En la nota dirigida al director ejecutivo de la empresa, Kasper Rorsted, describían: “Los jugadores palestinos son atacados, encarcelados y asesinados de forma rutinaria. Se les niega la libertad de movimiento para asistir a sus propios partidos. Los estadios han sido bombardeados y destruidos. Israel incluso impide que los palestinos importen equipos de fútbol y desarrollen instalaciones de fútbol”.

Uno de los entrevistados en ¡Yallah! ¡Yallah! dice que “el deporte es considerado terrorismo por ellos”. Un dirigente recuerda la clausura del club Qalqilya en cuatro oportunidades: “Cualquiera que intente entrar deberá presentarse ante un tribunal militar”, agrega. A Sameh, un integrante del seleccionado, lo detuvieron cuando intentaba cruzar la frontera. A un compañero lo castigaron con 60 días más de arresto porque se presentó en un juzgado con la campera del equipo palestino. Tuvo más suerte que Ahed Zaqout, un ex jugador del equipo nacional que murió cuando un proyectil israelí impactó en su departamento de Gaza mientras dormía. Fue en 2018 durante la Operación de represalia Borde Protector.

“El torneo de fútbol tuvo que dividirse en dos por la imposibilidad de viajar de Gaza a Cisjordania y al revés. Se ha prohibido la movilidad de atletas que llegaron a Palestina para participar en eventos internacionales. Nuestros atletas que fueron a los Juegos Olímpicos de Río de Janeiro en 2016 viajaron a último momento y sin uniformes”, recuerda el embajador palestino en Argentina, Husni Abdel Wahed.

Los bloques de hormigón que cercaron pueblos enteros, en Cisjordania tienen nombre propio: Il yidaar il fasel o el muro de separación. Este comenzó a levantarse en 2002 y el Tribunal Internacional de Justicia de La Haya lo declaró ilegal dos años después. Una de las misiones que tiene ahora el diplomático y periodista Wahed es lograr que las pelotas para Palestina lleguen a chicos como Amir y sus amigos. “Nosotros haremos que se envíen, pero la tarea no será fácil porque Israel obstaculiza su destino, todos los pasos fronterizos están custodiados por su gobierno, todo debe pasar por su aduana” explica.
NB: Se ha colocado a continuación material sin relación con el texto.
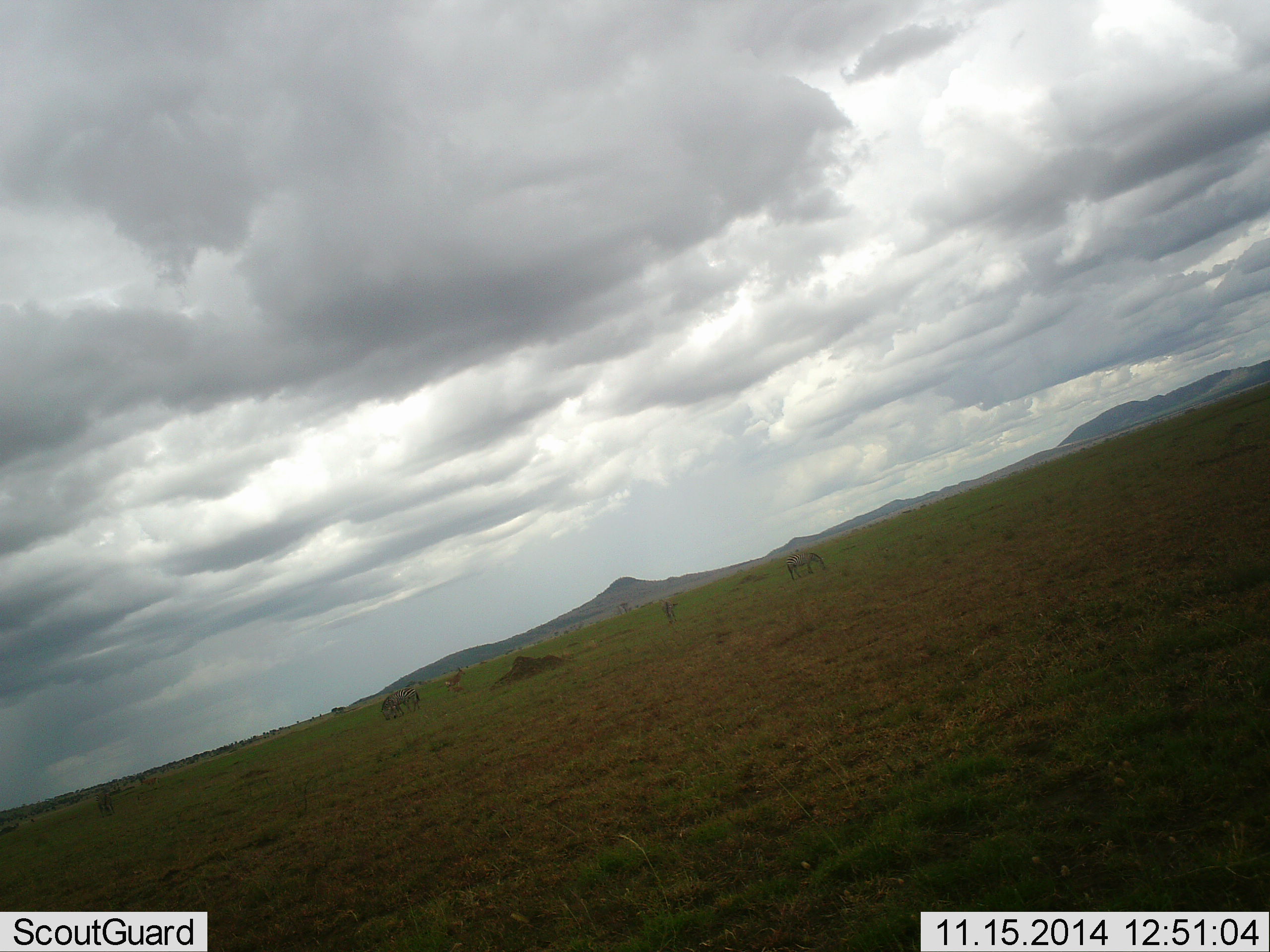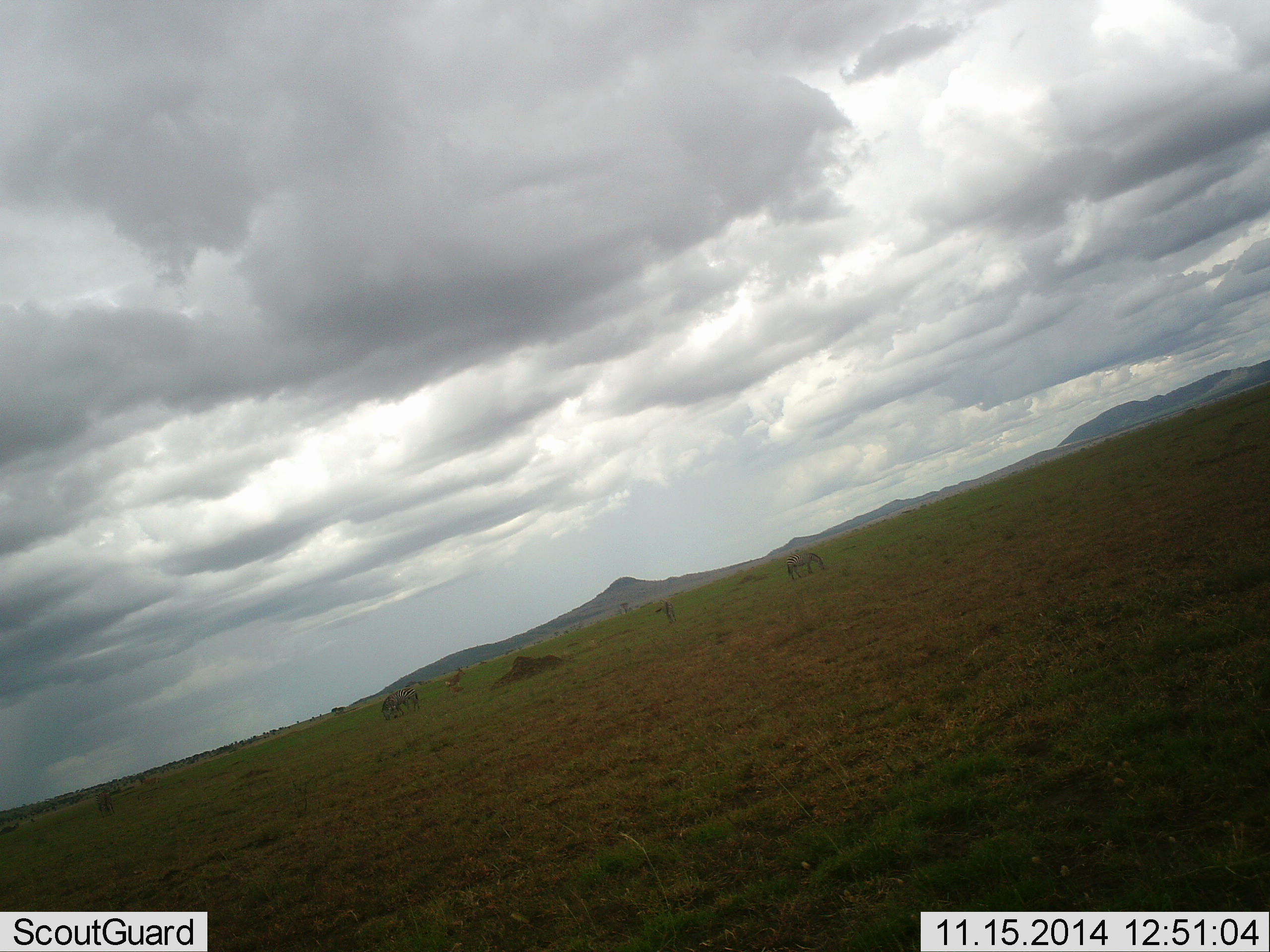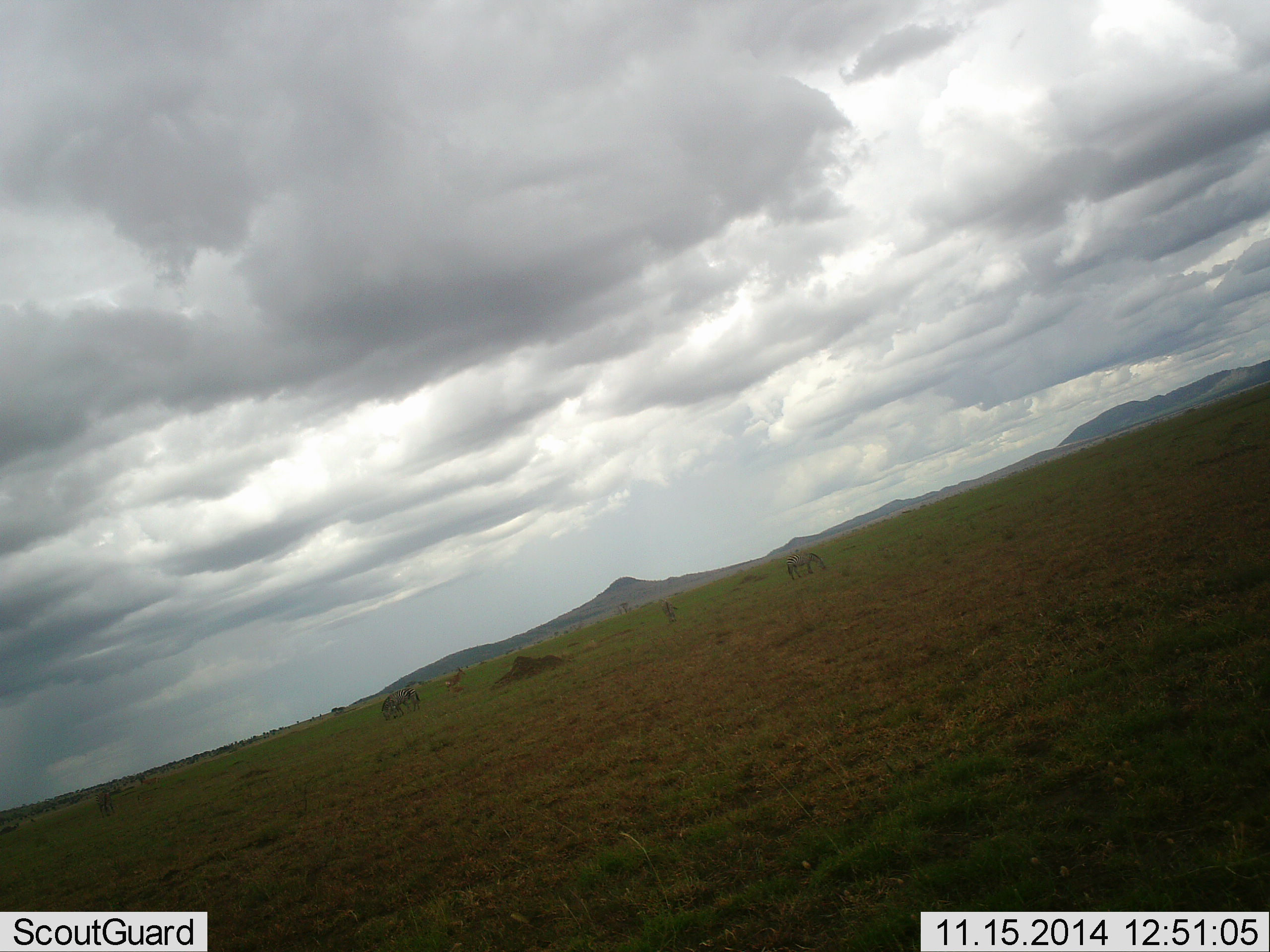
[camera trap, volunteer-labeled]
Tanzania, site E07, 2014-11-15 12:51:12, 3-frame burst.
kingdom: Animalia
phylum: Chordata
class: Mammalia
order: Perissodactyla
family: Equidae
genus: Equus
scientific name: Equus quagga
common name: plains zebra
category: zebra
Zebra (plains zebra) (Equus quagga), count 5. Behavior (volunteer vote fractions): standing 22%, resting 0%, moving 0%, interacting 0%. Young present (vote fraction): 0%. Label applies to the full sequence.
A los socios e hinchas que por decenas se juntan en la Coordinadora de Derechos Humanos de los clubes argentinos, no los intimidó la logística complicada ni los chekpoints que filtran personas y cualquier tipo de objetos en los territorios ocupados. Cuando se enteraron de lo que había ocurrido en Kafr Sur, y pese al tiempo transcurrido, se dijeron “hay que dar una mano”. El embajador de Palestina agradeció el gesto y lo definió como “una demostración de solidaridad sublime y quienes más la valoran son las personas que la necesitan: un sector tan vulnerable como los niños. Tratar de brindarles un momento de alegría es de un valor incalculable”.